▶ Instructions to follow: Pull out every line below holding the word "States".

▶ Material shown:
★ ★ ★ ★ ★

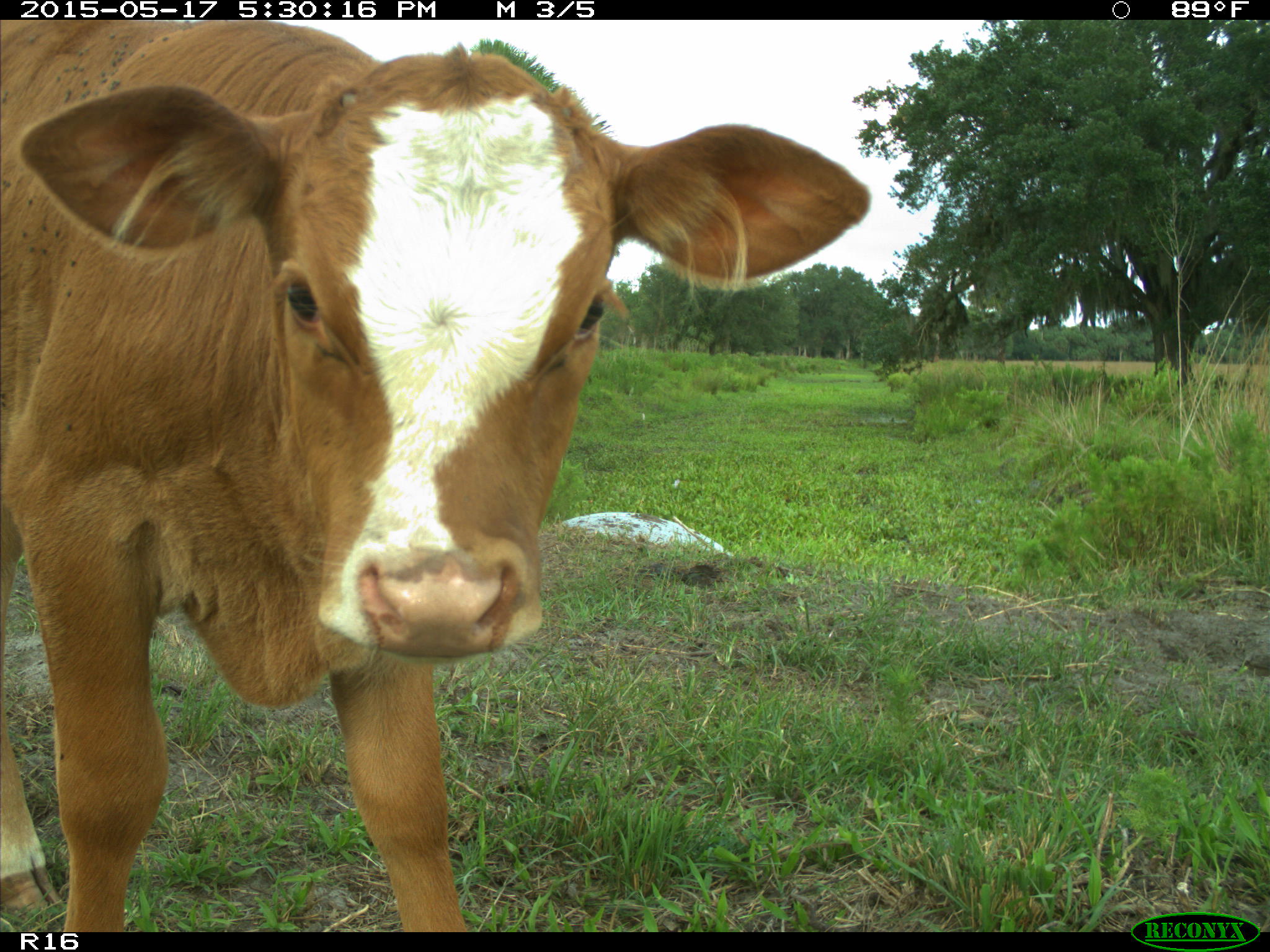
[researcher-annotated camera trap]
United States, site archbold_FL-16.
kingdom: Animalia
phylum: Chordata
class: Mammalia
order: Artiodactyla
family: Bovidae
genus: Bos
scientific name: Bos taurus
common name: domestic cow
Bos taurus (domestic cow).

★ ★ ★ ★ ★

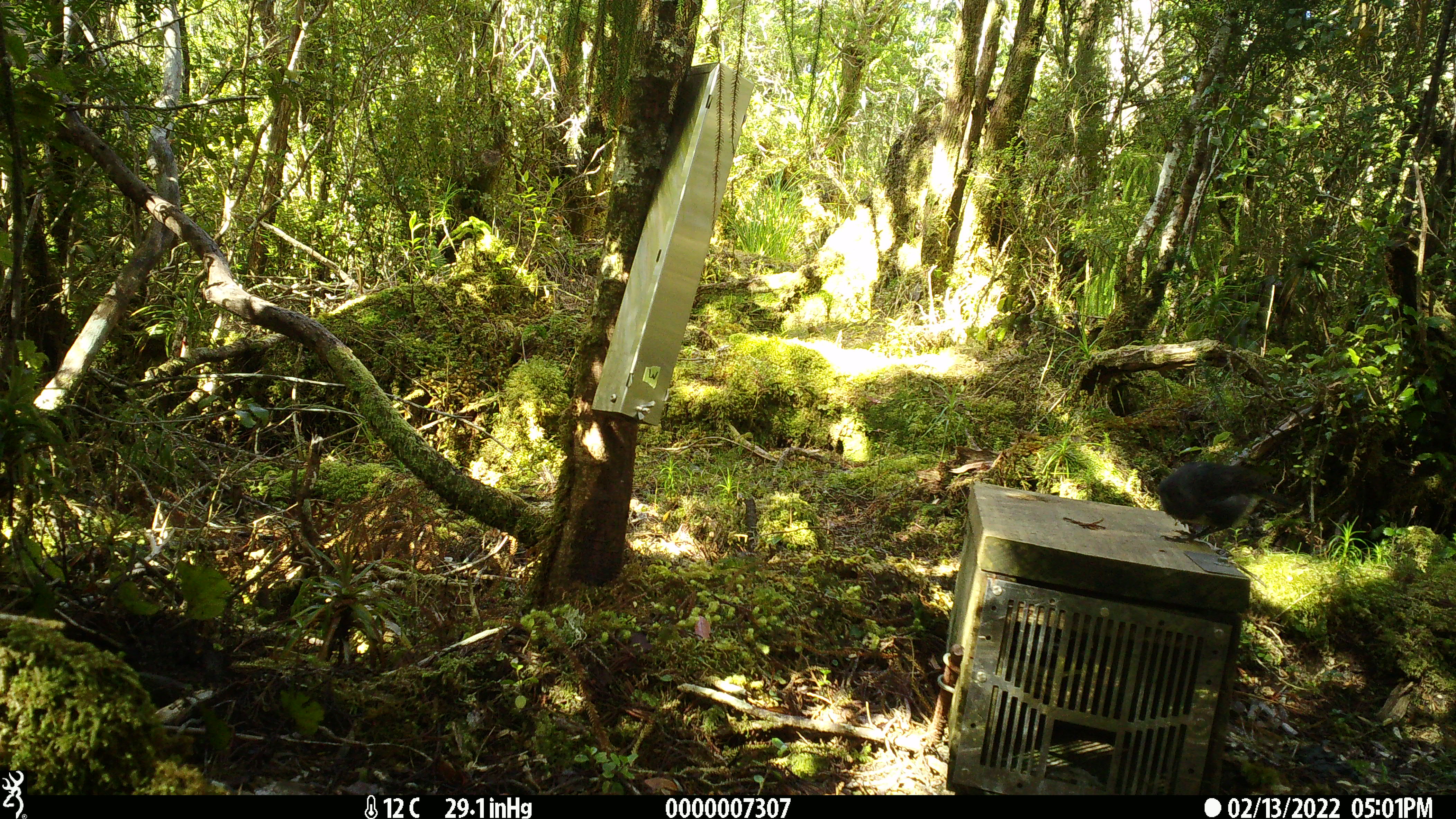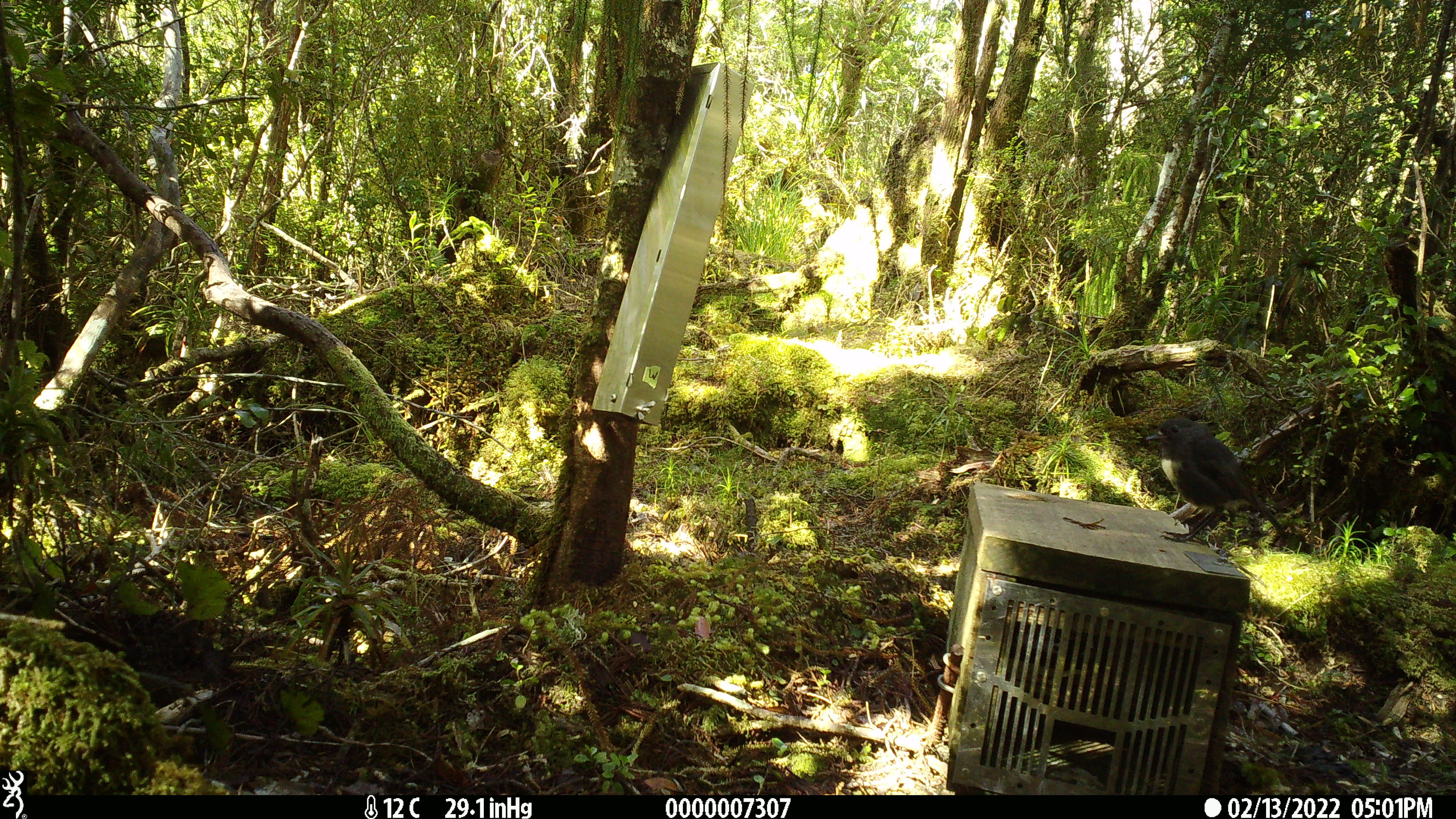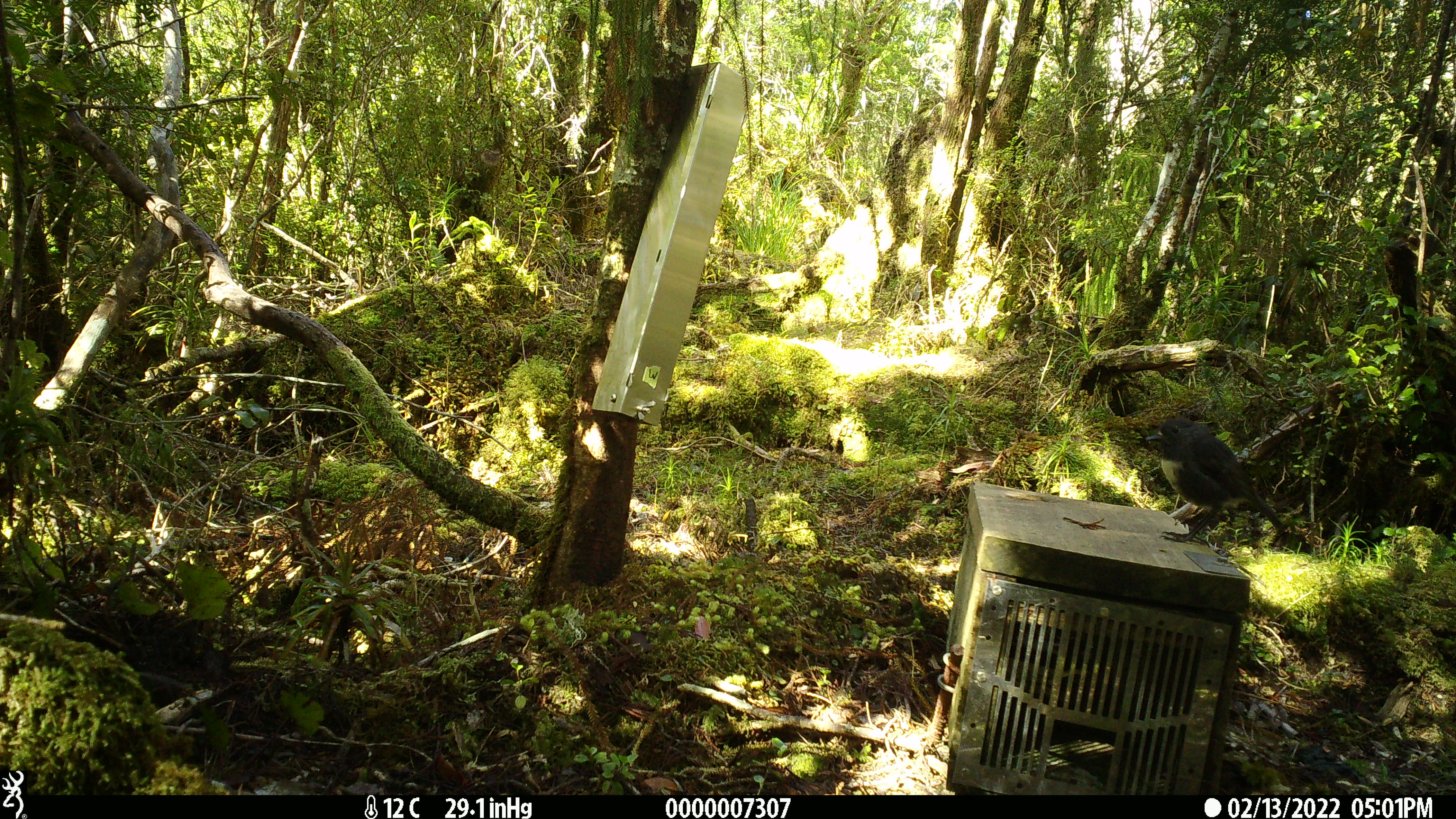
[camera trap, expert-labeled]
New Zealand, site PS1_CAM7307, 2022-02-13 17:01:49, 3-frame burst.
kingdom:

★ ★ ★ ★ ★

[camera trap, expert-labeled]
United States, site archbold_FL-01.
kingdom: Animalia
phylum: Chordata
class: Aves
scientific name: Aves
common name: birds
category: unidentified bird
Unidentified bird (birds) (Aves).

★ ★ ★ ★ ★

▶ Result:
United States, site archbold_FL-16.
United States, site archbold_FL-01.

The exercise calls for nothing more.